A challenging future
The extent to which we can rely on computers poses uncomfortable challenges for the English law now, but it will be an increasingly difficult problem for the IT world over the coming years. What can we reasonably say about the systems we work with? How reliable are they? What do we know about the bugs? Are we sufficiently clear about the nature of our systems to brief managers who will have to appear in court, or certify legal documents?
It will be essential that developers and testers are clear in their own minds, and in their communications, about what bugs are. They are not just coding errors, and we must try to ensure people outside IT understand that. Testers must also be able to communicate clearly what they have learned about systems, and they must never say or do anything that suggests systems will be free of bugs.
Testers will have to think carefully about the quality of their evidence, not just about the quality of their systems. How good is our evidence? How far can go in making confident statements of certainty? What do we still not know, and what is the significance of that missing knowledge? Much of this will be a question of good management. But organisations will need good testers, very good testers, who can explain what we know, and what we don’t know, about complex systems; testers who have the breadth of knowledge, the insight, and the communication skills to tell a convincing story to those who require the unvarnished truth.
We will need confident, articulate testers who can explain that a lack of certainty about how complex systems will behave is an honest, clear sighted, statement of truth. It is not an admission of weakness or incompetence. Too many people in IT have built good careers on bullshitting, on pretending they are more confident and certain than they have any right to be. Systems will inevitably become more complex. IT people will increasingly be dragged into litigation, and as the Post Office and Fujitsu executives have found, misplaced and misleading confidence and bluster in court have excruciating personal consequences.
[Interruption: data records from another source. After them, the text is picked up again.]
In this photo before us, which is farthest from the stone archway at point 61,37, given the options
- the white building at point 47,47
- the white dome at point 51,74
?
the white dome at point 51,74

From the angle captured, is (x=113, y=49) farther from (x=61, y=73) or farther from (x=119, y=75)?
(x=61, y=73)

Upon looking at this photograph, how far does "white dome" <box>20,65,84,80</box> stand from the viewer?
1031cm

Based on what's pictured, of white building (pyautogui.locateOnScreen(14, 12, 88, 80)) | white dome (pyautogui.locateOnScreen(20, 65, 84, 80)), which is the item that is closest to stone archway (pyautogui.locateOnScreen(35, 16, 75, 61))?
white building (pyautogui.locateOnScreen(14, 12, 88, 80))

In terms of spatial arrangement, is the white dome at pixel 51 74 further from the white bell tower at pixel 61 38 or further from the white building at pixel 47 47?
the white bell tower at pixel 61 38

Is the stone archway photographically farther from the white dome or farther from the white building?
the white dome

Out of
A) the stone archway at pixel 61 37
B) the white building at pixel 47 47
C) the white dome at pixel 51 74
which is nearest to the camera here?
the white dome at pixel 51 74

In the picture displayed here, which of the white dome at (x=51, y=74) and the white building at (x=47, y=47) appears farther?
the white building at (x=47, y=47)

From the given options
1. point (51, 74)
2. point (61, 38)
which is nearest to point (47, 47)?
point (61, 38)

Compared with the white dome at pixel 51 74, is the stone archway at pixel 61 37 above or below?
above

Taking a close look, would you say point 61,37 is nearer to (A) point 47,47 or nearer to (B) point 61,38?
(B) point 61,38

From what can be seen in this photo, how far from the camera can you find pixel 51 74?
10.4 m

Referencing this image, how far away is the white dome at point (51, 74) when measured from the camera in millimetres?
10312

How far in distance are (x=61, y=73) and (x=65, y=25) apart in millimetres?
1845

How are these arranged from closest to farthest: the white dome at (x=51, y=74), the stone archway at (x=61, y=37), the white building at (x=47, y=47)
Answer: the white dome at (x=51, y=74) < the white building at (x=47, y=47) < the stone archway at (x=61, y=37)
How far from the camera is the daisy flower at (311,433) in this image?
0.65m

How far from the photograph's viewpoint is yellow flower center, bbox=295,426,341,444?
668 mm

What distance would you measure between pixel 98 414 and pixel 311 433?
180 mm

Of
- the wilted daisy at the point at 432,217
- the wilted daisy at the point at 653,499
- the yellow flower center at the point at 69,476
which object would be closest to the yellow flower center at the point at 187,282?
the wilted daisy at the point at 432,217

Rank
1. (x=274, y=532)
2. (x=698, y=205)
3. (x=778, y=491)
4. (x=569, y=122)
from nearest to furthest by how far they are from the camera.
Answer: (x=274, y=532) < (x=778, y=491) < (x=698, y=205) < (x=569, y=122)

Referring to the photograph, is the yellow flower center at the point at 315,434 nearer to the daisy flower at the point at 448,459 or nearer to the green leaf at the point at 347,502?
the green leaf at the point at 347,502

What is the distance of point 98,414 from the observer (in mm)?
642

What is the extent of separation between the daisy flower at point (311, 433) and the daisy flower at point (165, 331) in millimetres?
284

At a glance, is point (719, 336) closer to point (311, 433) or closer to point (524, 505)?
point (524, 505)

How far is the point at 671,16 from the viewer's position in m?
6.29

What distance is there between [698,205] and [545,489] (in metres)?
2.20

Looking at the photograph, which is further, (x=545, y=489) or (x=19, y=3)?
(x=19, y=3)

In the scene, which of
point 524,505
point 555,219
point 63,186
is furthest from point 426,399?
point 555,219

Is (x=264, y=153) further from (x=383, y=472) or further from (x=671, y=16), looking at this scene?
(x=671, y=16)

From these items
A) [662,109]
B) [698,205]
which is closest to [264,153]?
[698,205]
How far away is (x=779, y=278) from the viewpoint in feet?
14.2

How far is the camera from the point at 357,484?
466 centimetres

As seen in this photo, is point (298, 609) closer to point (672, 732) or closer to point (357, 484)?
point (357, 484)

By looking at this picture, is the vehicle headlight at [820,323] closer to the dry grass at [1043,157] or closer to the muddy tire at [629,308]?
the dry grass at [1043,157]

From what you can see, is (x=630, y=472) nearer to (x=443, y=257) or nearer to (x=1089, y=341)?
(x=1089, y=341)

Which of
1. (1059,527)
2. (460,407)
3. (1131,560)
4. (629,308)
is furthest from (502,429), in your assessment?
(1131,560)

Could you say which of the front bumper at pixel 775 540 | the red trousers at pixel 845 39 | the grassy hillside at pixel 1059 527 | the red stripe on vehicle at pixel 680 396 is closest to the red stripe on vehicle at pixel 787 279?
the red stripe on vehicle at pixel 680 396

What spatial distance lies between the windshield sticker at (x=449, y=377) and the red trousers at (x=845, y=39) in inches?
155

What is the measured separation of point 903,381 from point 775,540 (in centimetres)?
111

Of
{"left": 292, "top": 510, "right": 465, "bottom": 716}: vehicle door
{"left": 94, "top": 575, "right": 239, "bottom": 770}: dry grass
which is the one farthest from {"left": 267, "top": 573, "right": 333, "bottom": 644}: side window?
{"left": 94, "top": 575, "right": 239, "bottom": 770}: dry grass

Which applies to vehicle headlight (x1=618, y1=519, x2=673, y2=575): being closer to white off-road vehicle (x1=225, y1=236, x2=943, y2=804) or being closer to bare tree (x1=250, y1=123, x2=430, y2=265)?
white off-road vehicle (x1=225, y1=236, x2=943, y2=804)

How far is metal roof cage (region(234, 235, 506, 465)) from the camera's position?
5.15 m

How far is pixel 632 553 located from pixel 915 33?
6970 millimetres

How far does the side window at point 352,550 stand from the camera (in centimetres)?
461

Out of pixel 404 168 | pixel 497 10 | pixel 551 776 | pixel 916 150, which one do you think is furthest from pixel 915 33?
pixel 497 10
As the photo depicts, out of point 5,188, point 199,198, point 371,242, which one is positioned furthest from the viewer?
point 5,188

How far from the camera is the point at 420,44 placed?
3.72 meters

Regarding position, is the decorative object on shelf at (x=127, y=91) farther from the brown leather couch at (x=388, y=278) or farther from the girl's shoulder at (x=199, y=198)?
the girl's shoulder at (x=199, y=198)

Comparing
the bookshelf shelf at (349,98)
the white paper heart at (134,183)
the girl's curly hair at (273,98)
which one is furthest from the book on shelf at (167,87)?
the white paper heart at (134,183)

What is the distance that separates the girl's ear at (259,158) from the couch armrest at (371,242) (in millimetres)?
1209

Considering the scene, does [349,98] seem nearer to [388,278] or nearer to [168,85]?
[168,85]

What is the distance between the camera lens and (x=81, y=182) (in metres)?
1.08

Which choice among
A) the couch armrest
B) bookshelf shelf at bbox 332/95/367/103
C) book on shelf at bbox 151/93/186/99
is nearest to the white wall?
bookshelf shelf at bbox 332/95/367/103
Unpleasant though these consequences are, they hardly compare with the tragedies endured by the subpostmasters and subpostmistresses, whose lives were ruined by corporations who insisted that their complex software was reliable.
The future might be difficult, even stressful, for software testers, but they will have a valuable, essential role to play in helping organisations and users to gain a better understanding of the fallible nature of software. To say the future will be interesting is an understatement; it will present exciting challenges and there should be great opportunities for the best testers.